Maybe you got the impression that my levels of abstraction would go higher than Oriental levels, but I disagree. So far, I have attacked these levels of abstraction:
Level 0: rules
Level 1: connection, life and death..., which can be reduced to Level 0
Level 2: influence, thickness..., which can be reduced to Level 1
Robert, I think you have completely misunderstood, and in particular missed what abstraction means here. It means more like extraction (as in extracting essence) but really amounts to 'dilution'.
I think the basis of the misunderstanding is that it is not about you as an individual but about pupils in general. We are all pupils. The starting situation is a position in a game of go that we are trying to understand usefully. That is at least one level of abstraction to start with - a dilution of reality. We then 'experience' that position - take a snapshot of it. We know from chess experiments that grandmasters (top pros in go) see that position in a vastly different way from even strong amateurs. Their huge familiarity with the game means they see things in meaty chunks. The rest of us may have the odd chunk of meat thrown in but by and large we make do with gruel. The top pros' chunking is another form of abstraction which is diluting reality. The rest of us are diluting even more.
When we then stick a label from the ordinary language on part of the position so that we can discuss it with other people, e.g. 'thickness', we are further diluting in two ways, deliberately or inadvertently missing both thickness and non-thickness features. People who then share that label are diluting even more, even if they share the same native language, because their understanding of the core term varies according to their previous experience.
If you refine that label by giving it a technical nuance, as in go, you are abstracting/diluting even more.
If you do not share the native language and translate it to your own, e.g. Japanese to English, you have to dilute your understanding yet further, and people who use your translated term risk even more dilution, again because of different previous experiences. Of course if you do not share even the second language at native level, the dilution goes on and on.
That sort of thing applies to
all of us. But individual approaches can also affect the degree of dilution. As you known from previous debates I find your particular approach of list-making inimical. Maybe I'm wrong but I believe that making lists, despite the illusion it gives of understanding or control, is especially pernicious in diluting reality.
There are times when you wish to obtain the essence of something. In those cases, repeated refining or diluting, by making lists or any other method, will yield results, good or bad, but will not represent reality. If you refine a cow you will end up with an Oxo cube (beef stock) if you are lucky, or essence of cow pat if you got the parameters wrong. But a cowherd who wants to tend his herd and not get trampled to death at calving time isn't interested in Oxos. He just wants to know what a whole cow is and how it behaves, and he picks that up mostly without formal tuition by mixing with them from a young age, aided by a dose of "cow proverbs" from the lore of previous cowherds. In go his cows would be games and his lore would come from teachers. He would largely ignore books.

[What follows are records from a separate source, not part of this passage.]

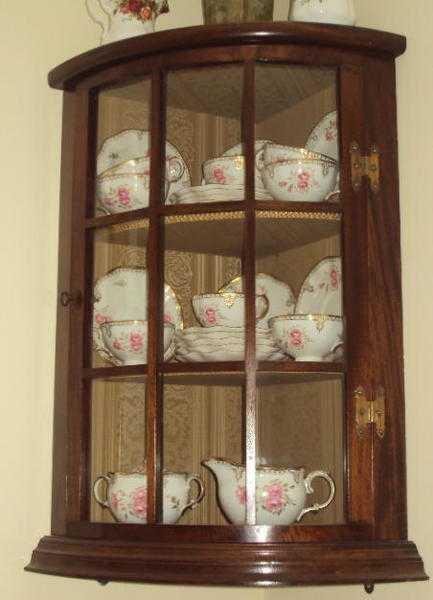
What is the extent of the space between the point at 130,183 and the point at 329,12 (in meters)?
0.37

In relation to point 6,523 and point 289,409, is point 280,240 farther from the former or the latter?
point 6,523

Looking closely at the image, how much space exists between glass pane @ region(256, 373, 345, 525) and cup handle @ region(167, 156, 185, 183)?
30cm

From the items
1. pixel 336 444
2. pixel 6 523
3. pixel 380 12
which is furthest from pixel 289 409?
pixel 380 12

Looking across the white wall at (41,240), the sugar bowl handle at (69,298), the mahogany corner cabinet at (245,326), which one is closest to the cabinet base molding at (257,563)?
the mahogany corner cabinet at (245,326)

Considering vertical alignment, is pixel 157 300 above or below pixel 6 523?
above

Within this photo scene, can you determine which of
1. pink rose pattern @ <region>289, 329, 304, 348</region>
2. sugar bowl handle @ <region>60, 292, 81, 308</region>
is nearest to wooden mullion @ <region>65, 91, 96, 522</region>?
sugar bowl handle @ <region>60, 292, 81, 308</region>

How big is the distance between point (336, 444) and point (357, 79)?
0.49 m

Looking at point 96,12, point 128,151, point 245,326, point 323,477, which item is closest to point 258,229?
point 245,326

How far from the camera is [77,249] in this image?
1571 millimetres

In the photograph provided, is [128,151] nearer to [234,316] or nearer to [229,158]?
[229,158]

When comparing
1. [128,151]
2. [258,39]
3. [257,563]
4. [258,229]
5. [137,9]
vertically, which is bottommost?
[257,563]

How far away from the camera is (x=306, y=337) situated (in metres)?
1.42

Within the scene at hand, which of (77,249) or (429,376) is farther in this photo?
(77,249)

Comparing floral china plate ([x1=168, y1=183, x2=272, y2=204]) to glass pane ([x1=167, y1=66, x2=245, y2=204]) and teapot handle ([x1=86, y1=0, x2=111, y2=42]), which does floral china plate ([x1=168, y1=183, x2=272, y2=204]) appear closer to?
glass pane ([x1=167, y1=66, x2=245, y2=204])
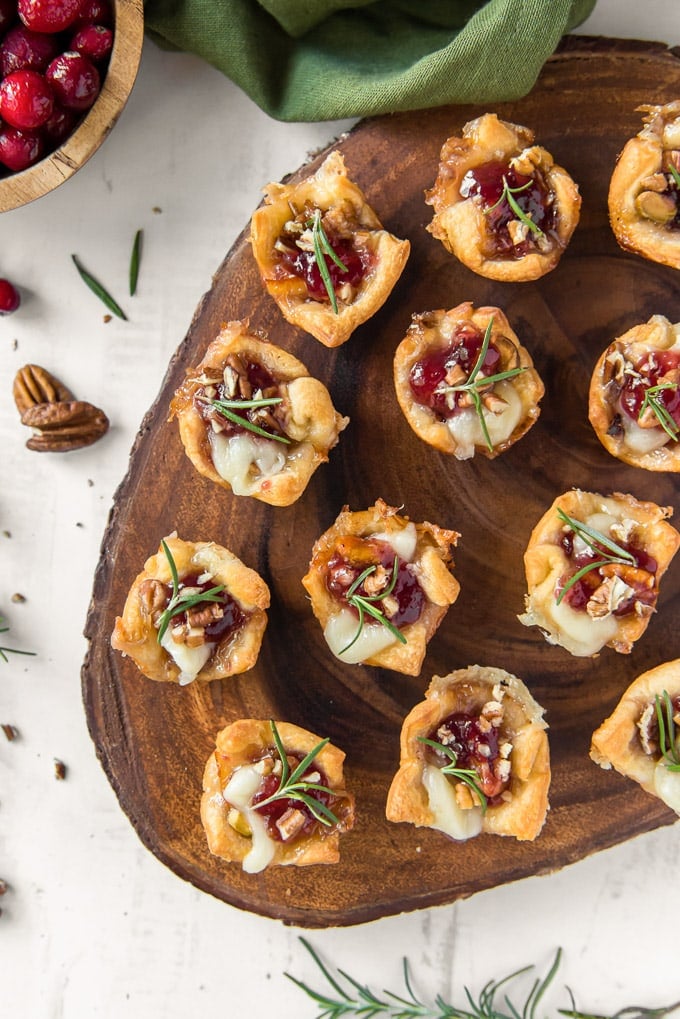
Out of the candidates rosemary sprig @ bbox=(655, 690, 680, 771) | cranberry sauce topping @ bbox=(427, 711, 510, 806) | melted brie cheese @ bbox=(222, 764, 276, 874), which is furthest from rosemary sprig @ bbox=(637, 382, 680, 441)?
melted brie cheese @ bbox=(222, 764, 276, 874)


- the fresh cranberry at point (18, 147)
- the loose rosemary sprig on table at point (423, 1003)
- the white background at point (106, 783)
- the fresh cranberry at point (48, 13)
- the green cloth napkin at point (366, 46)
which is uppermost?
the fresh cranberry at point (48, 13)

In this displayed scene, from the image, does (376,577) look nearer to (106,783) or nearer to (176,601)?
(176,601)

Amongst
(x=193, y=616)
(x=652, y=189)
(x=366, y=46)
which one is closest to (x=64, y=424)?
(x=193, y=616)

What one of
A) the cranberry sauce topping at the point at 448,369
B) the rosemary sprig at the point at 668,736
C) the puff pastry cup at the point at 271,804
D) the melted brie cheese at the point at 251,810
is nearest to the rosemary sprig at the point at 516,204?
the cranberry sauce topping at the point at 448,369

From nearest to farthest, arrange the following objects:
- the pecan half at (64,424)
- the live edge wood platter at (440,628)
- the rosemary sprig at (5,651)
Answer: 1. the live edge wood platter at (440,628)
2. the pecan half at (64,424)
3. the rosemary sprig at (5,651)

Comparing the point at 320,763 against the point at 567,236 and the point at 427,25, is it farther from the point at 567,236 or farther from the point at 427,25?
the point at 427,25

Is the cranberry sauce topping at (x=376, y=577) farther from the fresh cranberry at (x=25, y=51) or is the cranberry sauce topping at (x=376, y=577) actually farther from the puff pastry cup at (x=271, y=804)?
the fresh cranberry at (x=25, y=51)

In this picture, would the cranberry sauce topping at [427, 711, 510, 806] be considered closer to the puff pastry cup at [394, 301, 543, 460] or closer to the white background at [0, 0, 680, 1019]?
the white background at [0, 0, 680, 1019]
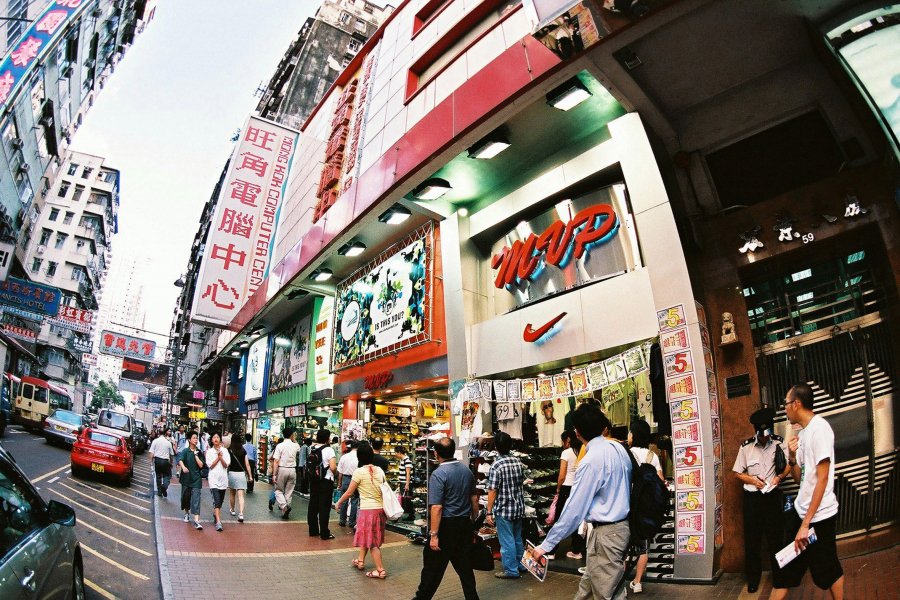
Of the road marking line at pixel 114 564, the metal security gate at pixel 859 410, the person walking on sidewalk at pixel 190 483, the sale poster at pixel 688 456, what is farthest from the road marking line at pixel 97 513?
the metal security gate at pixel 859 410

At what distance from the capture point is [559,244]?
8078mm

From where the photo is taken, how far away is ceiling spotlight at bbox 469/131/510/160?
8062 millimetres

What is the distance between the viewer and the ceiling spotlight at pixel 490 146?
8.06m

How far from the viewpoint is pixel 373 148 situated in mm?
12172

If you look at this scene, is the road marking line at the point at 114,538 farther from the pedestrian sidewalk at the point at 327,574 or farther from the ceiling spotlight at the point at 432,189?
the ceiling spotlight at the point at 432,189

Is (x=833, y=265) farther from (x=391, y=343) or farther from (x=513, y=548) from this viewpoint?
(x=391, y=343)

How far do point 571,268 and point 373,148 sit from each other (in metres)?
6.87

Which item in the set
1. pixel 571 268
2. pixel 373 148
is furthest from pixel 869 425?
pixel 373 148

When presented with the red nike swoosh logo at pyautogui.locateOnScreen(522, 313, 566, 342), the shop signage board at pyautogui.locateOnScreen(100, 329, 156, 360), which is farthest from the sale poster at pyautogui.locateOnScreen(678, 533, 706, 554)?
the shop signage board at pyautogui.locateOnScreen(100, 329, 156, 360)

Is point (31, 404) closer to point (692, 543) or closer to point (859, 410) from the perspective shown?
point (692, 543)

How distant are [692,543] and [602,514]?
124 inches

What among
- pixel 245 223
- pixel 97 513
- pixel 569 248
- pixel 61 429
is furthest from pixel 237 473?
pixel 61 429

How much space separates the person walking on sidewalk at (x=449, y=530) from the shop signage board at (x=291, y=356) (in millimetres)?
12390

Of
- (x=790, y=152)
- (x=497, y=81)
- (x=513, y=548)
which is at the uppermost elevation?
(x=497, y=81)
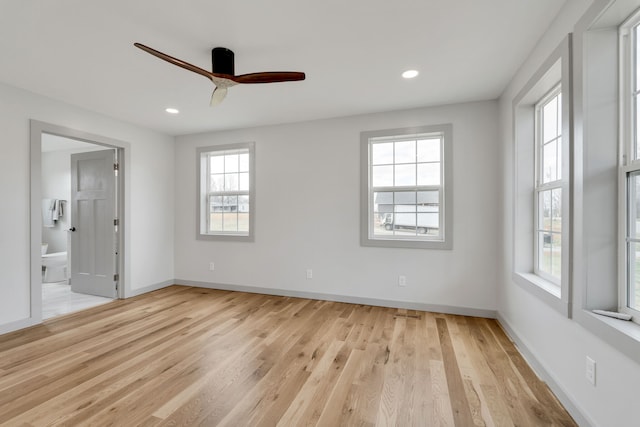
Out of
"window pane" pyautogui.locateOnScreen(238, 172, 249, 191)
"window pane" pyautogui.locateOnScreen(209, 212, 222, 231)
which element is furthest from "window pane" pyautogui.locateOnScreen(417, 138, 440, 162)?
"window pane" pyautogui.locateOnScreen(209, 212, 222, 231)

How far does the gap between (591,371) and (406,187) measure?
252 cm

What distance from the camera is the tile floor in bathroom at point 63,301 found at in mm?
3602

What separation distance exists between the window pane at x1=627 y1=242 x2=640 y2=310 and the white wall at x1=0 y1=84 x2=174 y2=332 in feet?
16.6

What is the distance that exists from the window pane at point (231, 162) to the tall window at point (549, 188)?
12.9ft

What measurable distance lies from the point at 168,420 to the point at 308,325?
1646 millimetres

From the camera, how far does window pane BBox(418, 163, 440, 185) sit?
365 cm

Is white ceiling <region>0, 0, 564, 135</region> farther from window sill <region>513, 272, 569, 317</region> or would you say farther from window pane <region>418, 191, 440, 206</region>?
window sill <region>513, 272, 569, 317</region>

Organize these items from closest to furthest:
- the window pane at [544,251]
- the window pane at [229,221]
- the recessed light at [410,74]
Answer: the window pane at [544,251] → the recessed light at [410,74] → the window pane at [229,221]

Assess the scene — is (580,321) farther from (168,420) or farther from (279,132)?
(279,132)

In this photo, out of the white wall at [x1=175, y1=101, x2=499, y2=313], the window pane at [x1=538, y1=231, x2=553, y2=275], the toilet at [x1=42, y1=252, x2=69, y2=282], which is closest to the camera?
the window pane at [x1=538, y1=231, x2=553, y2=275]

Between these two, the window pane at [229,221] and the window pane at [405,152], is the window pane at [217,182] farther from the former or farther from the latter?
the window pane at [405,152]

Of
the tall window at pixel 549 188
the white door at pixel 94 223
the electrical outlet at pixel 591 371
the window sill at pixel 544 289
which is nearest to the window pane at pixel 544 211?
the tall window at pixel 549 188

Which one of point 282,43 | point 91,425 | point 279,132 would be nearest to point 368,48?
point 282,43

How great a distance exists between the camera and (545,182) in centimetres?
249
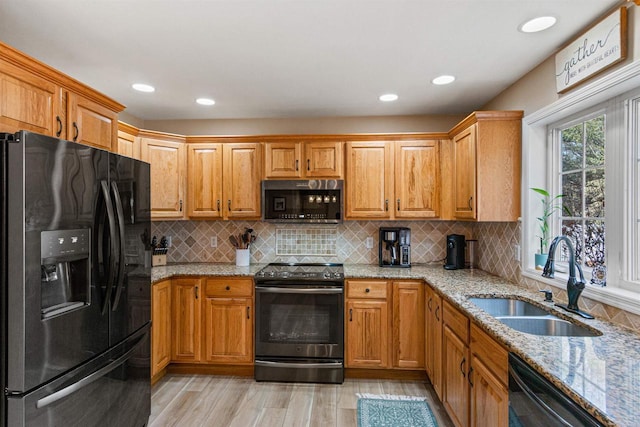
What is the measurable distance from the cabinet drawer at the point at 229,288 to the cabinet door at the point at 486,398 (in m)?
1.89

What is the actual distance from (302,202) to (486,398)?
2167 mm

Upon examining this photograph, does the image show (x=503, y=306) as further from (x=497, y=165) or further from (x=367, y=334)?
(x=367, y=334)

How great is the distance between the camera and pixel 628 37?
1.62m

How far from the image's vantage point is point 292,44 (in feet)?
6.76

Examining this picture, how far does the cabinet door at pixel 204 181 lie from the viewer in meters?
3.39

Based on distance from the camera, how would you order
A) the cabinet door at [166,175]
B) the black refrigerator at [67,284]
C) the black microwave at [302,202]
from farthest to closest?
the black microwave at [302,202] < the cabinet door at [166,175] < the black refrigerator at [67,284]

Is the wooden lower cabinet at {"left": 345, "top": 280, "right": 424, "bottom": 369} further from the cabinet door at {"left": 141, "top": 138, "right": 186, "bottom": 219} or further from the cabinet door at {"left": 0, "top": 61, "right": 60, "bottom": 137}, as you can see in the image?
the cabinet door at {"left": 0, "top": 61, "right": 60, "bottom": 137}

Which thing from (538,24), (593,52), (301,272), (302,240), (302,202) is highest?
(538,24)

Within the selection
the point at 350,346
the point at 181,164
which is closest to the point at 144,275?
the point at 181,164

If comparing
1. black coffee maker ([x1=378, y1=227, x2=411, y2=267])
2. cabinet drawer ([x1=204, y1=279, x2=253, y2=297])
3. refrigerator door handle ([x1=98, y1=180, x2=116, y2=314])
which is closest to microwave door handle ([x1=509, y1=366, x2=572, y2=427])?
refrigerator door handle ([x1=98, y1=180, x2=116, y2=314])

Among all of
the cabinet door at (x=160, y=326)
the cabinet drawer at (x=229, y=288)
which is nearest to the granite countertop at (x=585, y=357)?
the cabinet drawer at (x=229, y=288)

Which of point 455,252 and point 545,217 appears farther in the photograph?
point 455,252

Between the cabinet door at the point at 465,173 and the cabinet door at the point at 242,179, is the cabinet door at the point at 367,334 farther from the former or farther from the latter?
the cabinet door at the point at 242,179

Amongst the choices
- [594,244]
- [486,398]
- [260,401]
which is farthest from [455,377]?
[260,401]
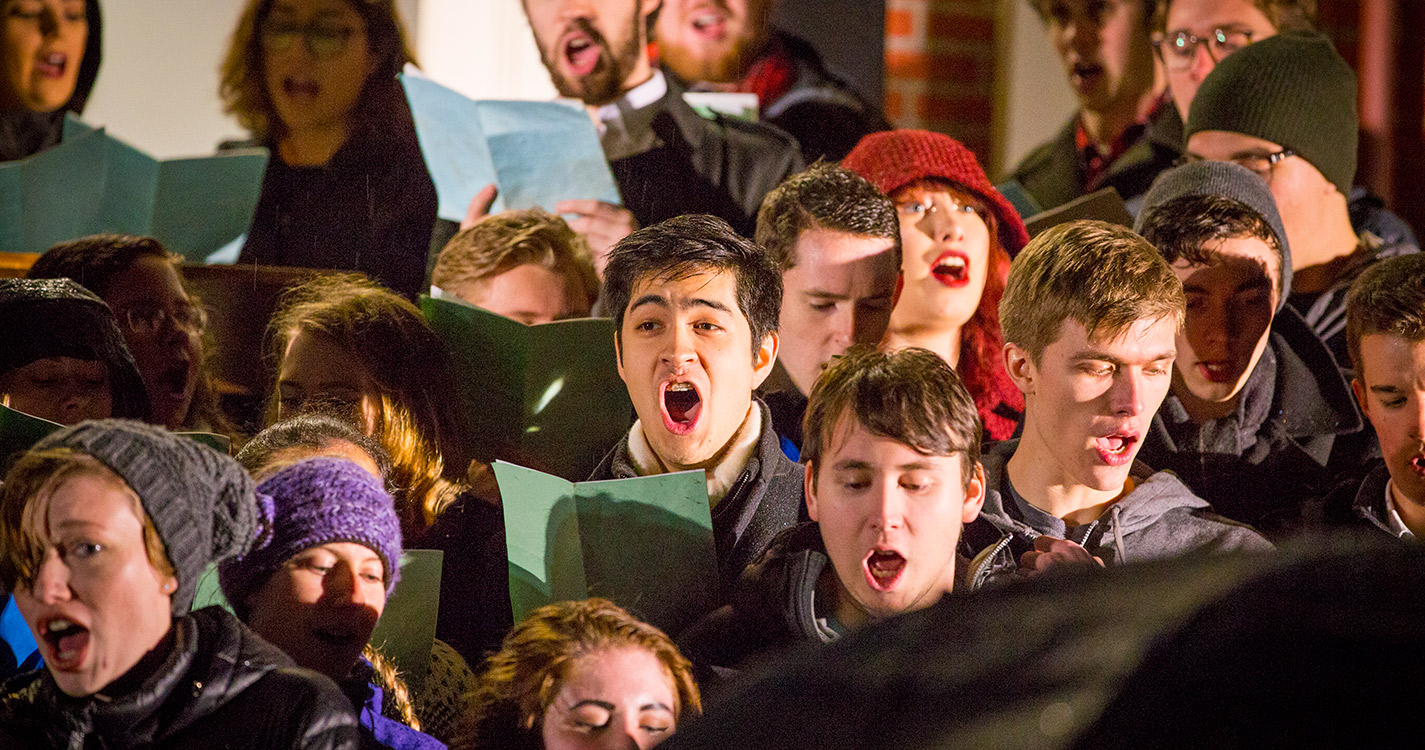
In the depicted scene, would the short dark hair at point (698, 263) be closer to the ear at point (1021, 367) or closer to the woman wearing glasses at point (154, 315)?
the ear at point (1021, 367)

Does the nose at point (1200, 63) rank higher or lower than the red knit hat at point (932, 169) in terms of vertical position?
higher

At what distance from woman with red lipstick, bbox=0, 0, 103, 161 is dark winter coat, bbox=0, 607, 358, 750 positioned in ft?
7.76

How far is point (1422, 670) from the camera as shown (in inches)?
28.1

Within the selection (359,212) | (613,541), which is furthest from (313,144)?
(613,541)

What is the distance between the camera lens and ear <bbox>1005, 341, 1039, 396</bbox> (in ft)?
5.62

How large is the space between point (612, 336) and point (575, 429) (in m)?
0.14

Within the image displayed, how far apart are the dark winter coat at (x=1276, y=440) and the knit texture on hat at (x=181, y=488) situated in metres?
1.25

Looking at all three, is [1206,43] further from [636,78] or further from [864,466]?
[864,466]

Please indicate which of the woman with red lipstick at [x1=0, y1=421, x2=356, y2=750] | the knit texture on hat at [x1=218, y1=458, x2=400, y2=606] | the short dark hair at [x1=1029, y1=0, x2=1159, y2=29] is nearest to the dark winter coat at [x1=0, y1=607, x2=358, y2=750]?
the woman with red lipstick at [x1=0, y1=421, x2=356, y2=750]

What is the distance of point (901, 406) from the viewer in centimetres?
146

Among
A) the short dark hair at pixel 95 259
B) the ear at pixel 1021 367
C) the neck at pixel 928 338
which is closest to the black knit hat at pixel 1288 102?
the neck at pixel 928 338

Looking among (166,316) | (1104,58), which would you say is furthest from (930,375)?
(1104,58)

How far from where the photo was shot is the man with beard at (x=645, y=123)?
2711mm

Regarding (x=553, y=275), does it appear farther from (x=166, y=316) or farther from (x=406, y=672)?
(x=406, y=672)
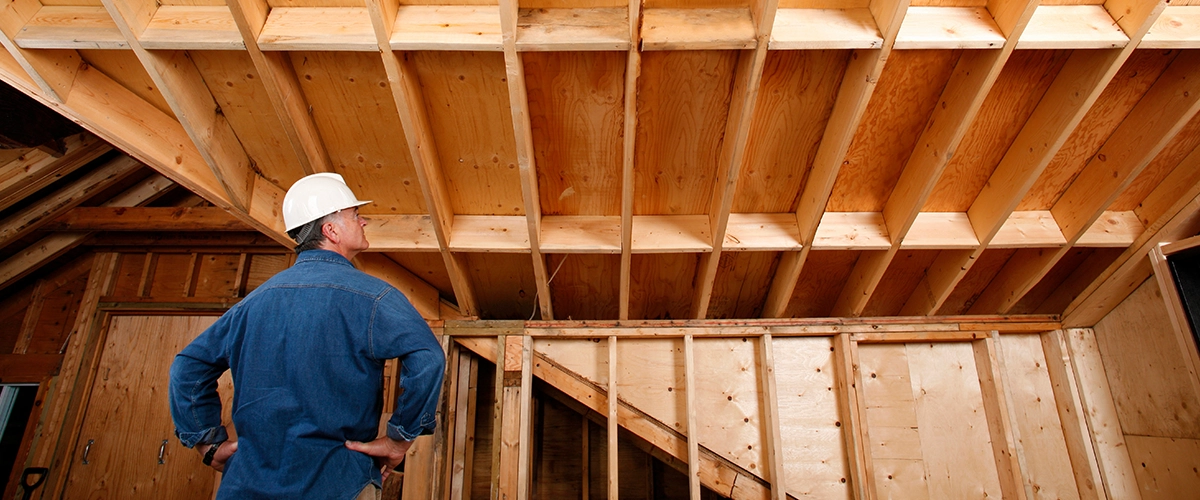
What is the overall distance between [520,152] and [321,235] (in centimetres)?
94

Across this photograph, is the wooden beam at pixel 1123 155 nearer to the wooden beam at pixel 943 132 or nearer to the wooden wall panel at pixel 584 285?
the wooden beam at pixel 943 132

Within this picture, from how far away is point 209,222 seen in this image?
4.38 m

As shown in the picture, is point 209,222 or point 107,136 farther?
point 209,222

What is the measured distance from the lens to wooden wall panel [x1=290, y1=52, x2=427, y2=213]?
2.53 m

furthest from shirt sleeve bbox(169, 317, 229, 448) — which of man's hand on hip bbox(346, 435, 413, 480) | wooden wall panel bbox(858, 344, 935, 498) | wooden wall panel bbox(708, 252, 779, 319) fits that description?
wooden wall panel bbox(858, 344, 935, 498)

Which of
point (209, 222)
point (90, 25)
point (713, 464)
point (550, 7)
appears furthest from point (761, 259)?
point (209, 222)

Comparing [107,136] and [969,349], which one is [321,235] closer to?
[107,136]

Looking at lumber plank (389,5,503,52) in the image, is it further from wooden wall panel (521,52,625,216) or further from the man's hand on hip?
the man's hand on hip

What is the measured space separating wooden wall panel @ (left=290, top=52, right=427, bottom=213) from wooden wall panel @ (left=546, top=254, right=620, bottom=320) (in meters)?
0.85

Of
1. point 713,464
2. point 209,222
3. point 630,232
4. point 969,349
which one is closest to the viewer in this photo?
point 630,232

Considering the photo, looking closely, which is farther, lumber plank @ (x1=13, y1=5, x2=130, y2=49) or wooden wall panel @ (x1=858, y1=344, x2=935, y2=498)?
wooden wall panel @ (x1=858, y1=344, x2=935, y2=498)

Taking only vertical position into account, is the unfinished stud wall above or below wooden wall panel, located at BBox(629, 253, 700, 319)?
below

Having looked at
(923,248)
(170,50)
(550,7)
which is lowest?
(923,248)

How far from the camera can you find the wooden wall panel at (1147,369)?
10.3 feet
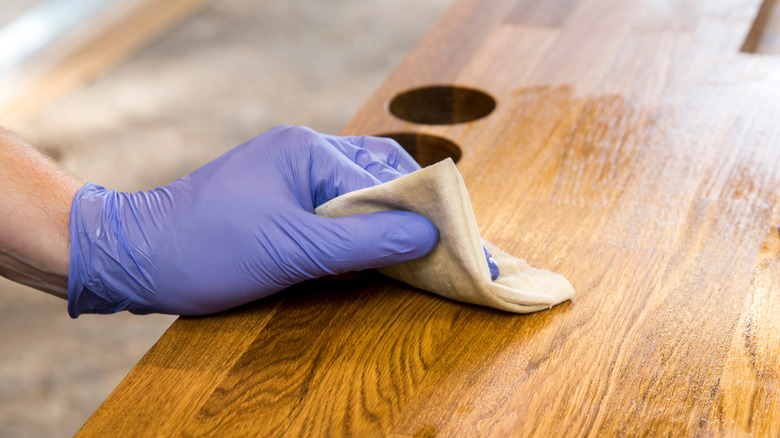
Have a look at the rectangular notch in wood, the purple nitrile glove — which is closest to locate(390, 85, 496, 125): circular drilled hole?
the purple nitrile glove

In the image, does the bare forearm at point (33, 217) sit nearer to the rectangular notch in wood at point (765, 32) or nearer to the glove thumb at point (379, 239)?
the glove thumb at point (379, 239)

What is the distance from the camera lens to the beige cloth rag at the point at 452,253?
0.86 metres

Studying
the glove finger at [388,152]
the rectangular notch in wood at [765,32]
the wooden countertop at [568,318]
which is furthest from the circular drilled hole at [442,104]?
the rectangular notch in wood at [765,32]

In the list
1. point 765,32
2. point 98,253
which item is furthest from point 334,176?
point 765,32

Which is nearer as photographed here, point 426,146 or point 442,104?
point 426,146

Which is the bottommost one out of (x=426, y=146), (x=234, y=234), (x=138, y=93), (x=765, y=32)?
(x=138, y=93)

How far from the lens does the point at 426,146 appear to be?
4.36 feet

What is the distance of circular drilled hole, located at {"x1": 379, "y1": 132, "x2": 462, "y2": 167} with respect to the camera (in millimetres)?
1288

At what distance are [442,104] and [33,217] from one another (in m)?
0.81

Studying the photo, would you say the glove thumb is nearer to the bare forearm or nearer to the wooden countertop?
the wooden countertop

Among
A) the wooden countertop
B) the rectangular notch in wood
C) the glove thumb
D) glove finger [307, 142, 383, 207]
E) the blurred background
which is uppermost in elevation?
glove finger [307, 142, 383, 207]

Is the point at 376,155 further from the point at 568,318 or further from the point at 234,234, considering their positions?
the point at 568,318

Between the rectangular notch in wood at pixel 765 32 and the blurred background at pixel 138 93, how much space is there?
73.8 inches

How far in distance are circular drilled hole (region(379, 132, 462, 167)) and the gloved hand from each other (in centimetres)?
32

For a matador recognising a whole animal and how it behaves is even more important and pressing. Yet even if he has the courage, skill and dedication to get into a bullring, his knowledge of bovine reality will always be flawed, and he will at some point in his career be gored, tossed or trampled.
With something like go, where there is a sub-industry of people teaching or writing about the game, there is a special caveat. The ability to make things sound plausible in lessons or on paper can create an illusion of understanding. The truth is that we are more like butchers who can size up a cow and name and list all the parts - sirloin, rump, brisket, tripe - but no matter how much carving skill we have, we are dealing with lumps of dead meat and a pile of offal. A butcher is not a matador, and a butcher can't teach someone how to be a matador. The best he can do is stimulate interest in eating cows.